* _INSTRUCTION_:
Lines before the one containing "At what distance from the lens" are excluded. Repeat that line and every line after it, exactly.

# # # #

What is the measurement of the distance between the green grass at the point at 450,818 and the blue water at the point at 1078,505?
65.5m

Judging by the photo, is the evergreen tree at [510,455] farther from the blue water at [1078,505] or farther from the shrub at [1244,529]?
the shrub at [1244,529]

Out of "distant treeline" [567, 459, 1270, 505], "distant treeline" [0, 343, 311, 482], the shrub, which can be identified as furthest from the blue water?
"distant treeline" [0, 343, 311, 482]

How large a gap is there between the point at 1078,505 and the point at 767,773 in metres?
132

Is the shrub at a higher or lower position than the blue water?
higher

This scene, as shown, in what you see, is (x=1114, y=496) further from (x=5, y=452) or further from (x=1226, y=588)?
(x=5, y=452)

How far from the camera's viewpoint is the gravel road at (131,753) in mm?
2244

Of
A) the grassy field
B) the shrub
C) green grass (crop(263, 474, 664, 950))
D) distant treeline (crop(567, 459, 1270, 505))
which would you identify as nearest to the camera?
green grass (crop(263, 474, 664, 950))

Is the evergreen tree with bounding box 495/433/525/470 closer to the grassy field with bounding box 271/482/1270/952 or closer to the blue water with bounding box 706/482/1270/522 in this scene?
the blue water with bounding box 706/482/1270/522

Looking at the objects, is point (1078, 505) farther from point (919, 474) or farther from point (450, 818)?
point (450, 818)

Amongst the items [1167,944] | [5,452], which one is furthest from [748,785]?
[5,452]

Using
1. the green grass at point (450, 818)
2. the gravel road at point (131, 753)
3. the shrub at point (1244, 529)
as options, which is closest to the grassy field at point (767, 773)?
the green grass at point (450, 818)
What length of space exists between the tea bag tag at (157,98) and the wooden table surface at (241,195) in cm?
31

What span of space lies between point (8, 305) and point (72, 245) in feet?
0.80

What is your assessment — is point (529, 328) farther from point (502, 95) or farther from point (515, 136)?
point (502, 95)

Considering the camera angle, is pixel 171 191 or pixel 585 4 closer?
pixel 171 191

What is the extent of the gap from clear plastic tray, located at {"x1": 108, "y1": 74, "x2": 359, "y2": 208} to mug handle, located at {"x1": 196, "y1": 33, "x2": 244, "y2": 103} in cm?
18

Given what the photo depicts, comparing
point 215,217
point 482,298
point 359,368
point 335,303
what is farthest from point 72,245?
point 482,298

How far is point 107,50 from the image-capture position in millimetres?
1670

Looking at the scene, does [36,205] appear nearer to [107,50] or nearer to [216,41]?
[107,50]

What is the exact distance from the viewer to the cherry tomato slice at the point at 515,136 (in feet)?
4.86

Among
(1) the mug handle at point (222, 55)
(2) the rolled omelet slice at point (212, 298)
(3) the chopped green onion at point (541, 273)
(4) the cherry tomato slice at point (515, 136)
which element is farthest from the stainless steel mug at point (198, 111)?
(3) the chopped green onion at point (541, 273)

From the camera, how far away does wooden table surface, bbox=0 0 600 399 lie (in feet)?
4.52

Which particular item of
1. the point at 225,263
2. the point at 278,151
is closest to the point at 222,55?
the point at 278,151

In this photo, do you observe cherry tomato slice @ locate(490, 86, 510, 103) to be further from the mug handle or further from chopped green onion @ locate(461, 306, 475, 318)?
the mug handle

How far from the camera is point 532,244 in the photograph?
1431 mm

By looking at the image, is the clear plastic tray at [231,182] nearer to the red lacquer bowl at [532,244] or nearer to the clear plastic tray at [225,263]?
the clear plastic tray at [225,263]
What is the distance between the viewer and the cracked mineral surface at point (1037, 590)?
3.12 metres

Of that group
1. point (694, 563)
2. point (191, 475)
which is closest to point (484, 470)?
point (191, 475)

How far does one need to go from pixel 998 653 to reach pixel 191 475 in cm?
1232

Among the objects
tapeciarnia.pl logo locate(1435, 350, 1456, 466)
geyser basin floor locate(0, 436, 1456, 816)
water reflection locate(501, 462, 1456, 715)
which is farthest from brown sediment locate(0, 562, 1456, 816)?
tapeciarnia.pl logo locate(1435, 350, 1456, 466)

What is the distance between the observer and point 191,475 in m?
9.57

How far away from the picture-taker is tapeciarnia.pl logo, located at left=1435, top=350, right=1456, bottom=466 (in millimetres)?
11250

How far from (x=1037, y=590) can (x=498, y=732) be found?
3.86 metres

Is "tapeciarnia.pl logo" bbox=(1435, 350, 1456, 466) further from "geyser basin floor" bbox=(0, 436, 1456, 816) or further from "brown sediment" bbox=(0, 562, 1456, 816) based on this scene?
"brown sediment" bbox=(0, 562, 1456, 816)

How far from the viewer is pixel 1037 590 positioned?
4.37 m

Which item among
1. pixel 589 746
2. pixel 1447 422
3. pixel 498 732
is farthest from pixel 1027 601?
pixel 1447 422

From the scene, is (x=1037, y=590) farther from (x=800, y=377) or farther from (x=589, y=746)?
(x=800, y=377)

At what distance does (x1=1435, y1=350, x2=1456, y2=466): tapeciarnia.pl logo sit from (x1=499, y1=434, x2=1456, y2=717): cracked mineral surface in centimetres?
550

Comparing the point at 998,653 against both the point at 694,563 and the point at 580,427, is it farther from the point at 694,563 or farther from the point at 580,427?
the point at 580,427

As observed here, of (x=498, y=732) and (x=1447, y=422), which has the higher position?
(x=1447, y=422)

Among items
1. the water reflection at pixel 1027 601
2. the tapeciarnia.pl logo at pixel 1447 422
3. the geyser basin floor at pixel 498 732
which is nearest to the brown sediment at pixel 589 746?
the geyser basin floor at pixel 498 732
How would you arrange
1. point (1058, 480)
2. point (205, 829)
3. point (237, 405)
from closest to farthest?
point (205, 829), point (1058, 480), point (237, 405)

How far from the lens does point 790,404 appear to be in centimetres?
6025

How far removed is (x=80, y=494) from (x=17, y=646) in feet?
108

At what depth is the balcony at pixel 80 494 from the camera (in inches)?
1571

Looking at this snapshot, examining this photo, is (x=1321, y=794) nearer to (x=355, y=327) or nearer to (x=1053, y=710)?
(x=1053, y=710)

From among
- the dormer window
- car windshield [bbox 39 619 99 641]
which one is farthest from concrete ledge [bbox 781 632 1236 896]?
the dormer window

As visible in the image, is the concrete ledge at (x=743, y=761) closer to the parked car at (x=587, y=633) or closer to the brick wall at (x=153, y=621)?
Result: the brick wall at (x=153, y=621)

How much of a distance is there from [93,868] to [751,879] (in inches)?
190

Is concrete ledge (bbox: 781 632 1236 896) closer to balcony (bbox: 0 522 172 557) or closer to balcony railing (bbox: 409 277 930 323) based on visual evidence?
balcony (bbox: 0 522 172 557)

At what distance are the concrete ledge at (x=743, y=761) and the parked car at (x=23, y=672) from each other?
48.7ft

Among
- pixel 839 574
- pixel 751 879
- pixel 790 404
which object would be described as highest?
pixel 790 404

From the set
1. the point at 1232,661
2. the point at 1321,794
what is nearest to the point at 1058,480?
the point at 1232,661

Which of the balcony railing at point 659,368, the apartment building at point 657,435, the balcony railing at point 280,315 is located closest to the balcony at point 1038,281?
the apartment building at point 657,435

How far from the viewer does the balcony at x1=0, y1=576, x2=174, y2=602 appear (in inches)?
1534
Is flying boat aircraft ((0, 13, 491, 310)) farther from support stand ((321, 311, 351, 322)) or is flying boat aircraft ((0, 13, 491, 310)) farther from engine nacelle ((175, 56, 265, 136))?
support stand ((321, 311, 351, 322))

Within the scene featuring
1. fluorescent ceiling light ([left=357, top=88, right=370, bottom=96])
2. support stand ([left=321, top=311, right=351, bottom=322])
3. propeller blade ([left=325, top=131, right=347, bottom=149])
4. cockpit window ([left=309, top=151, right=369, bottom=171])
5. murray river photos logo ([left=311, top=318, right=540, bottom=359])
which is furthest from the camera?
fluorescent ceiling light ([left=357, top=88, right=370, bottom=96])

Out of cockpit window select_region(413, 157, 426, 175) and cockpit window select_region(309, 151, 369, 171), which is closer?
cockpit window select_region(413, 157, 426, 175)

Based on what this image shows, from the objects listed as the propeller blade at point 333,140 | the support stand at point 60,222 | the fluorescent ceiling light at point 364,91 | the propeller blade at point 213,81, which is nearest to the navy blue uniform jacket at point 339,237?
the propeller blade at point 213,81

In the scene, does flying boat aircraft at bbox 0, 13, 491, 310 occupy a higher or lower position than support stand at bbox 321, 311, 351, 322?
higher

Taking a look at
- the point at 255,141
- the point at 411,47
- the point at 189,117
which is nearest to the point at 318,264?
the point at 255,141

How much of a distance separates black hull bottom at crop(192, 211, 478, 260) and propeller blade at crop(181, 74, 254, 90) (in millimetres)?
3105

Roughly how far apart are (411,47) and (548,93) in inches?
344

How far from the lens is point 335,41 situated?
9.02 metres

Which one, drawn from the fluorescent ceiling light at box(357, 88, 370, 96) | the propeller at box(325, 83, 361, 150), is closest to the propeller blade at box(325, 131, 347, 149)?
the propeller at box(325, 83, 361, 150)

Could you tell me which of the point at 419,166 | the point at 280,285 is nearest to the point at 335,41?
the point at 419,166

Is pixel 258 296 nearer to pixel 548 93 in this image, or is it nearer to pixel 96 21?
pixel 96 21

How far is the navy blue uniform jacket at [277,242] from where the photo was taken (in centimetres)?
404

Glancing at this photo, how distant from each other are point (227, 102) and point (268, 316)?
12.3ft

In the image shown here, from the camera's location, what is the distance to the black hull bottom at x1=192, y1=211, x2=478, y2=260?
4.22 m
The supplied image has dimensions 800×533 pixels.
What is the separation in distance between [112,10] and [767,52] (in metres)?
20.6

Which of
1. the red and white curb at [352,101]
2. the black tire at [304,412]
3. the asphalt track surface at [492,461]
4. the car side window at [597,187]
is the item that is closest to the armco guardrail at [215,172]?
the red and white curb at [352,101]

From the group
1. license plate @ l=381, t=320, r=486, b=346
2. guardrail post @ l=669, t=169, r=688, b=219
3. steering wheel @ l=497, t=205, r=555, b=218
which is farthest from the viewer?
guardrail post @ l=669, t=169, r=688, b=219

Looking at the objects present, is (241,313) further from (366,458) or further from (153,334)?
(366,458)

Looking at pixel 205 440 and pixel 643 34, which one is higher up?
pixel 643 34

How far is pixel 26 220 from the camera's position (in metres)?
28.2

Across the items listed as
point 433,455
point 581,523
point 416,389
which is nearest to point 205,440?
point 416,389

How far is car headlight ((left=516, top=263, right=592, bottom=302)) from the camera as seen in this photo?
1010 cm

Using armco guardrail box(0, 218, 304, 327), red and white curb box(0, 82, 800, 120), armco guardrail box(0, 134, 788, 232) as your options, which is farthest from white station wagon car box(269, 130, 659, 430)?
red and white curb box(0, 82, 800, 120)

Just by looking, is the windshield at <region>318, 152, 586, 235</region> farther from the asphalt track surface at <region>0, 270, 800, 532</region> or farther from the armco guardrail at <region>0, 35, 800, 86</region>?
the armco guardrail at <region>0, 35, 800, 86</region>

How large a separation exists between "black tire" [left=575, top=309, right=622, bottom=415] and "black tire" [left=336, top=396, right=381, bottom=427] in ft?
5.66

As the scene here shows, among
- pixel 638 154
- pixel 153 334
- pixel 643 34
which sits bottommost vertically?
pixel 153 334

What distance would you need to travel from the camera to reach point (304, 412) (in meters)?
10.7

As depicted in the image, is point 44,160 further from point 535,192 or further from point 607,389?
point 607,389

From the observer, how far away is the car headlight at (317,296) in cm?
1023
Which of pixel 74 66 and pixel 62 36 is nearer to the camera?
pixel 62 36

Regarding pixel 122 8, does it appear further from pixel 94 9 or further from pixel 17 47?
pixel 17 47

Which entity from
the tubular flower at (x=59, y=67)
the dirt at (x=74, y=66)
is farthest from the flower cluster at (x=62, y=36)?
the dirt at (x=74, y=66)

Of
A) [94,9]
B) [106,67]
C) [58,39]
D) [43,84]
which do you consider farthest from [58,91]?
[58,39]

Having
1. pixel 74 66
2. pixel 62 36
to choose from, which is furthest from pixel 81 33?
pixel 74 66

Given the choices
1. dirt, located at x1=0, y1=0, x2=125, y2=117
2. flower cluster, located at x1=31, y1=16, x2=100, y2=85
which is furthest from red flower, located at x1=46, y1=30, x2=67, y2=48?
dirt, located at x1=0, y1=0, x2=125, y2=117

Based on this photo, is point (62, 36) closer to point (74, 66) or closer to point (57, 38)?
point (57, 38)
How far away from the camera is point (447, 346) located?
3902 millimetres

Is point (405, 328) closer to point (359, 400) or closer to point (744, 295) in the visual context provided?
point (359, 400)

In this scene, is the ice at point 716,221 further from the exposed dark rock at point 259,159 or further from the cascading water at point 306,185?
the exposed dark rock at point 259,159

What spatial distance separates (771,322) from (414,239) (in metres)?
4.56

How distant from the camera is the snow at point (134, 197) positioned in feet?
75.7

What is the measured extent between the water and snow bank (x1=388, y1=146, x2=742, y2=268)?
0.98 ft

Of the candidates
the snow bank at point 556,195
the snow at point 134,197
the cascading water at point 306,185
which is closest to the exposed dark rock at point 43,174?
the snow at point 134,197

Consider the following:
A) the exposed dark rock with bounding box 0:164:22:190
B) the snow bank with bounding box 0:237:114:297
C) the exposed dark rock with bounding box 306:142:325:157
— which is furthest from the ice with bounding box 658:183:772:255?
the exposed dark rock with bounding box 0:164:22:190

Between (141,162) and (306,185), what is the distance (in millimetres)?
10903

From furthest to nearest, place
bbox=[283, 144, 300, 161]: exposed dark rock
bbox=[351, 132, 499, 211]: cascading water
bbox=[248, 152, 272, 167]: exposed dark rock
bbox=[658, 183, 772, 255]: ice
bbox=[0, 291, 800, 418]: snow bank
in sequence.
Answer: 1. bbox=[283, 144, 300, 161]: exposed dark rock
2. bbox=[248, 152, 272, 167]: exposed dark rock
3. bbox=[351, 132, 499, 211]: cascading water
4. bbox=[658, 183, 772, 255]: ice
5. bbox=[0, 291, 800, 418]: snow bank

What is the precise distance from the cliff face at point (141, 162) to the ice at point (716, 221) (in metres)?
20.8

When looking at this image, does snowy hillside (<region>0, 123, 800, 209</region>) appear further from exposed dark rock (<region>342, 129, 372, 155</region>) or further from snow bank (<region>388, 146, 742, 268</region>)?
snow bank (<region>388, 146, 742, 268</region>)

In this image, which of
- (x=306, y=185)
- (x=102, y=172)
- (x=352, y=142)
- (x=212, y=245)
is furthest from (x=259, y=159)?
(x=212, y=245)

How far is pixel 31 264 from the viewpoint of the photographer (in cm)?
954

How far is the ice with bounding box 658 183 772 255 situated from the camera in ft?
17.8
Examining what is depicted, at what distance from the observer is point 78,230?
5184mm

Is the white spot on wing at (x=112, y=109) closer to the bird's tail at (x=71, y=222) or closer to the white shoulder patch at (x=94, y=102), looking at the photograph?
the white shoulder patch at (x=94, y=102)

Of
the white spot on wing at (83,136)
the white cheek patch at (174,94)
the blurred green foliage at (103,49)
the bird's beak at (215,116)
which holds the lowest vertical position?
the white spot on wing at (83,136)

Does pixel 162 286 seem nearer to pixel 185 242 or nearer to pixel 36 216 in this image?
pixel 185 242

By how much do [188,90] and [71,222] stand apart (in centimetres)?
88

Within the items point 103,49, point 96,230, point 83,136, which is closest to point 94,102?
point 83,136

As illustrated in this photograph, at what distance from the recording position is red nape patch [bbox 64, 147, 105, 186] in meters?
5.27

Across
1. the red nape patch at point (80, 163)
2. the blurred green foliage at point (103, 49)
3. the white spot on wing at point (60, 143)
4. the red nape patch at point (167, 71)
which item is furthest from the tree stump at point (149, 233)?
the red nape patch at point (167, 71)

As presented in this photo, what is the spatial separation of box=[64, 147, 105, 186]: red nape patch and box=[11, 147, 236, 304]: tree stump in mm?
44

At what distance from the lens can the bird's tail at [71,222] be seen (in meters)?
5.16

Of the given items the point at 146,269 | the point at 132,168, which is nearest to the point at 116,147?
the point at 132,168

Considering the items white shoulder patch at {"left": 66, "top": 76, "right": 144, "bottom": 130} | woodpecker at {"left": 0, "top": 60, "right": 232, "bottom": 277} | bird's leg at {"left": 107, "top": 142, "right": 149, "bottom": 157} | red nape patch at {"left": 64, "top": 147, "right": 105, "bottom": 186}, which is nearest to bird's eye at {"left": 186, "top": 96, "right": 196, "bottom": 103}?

# # # #

* _FULL OUTPUT_:
At what distance from the lens can the bird's tail at [71,222] be seen (in meters)?
5.16

Of the given items the point at 146,269 | the point at 132,168, which is nearest to the point at 116,147?
the point at 132,168

Considering the items white shoulder patch at {"left": 66, "top": 76, "right": 144, "bottom": 130} | woodpecker at {"left": 0, "top": 60, "right": 232, "bottom": 277} | bird's leg at {"left": 107, "top": 142, "right": 149, "bottom": 157} | red nape patch at {"left": 64, "top": 147, "right": 105, "bottom": 186}, which is nearest to bird's eye at {"left": 186, "top": 96, "right": 196, "bottom": 103}?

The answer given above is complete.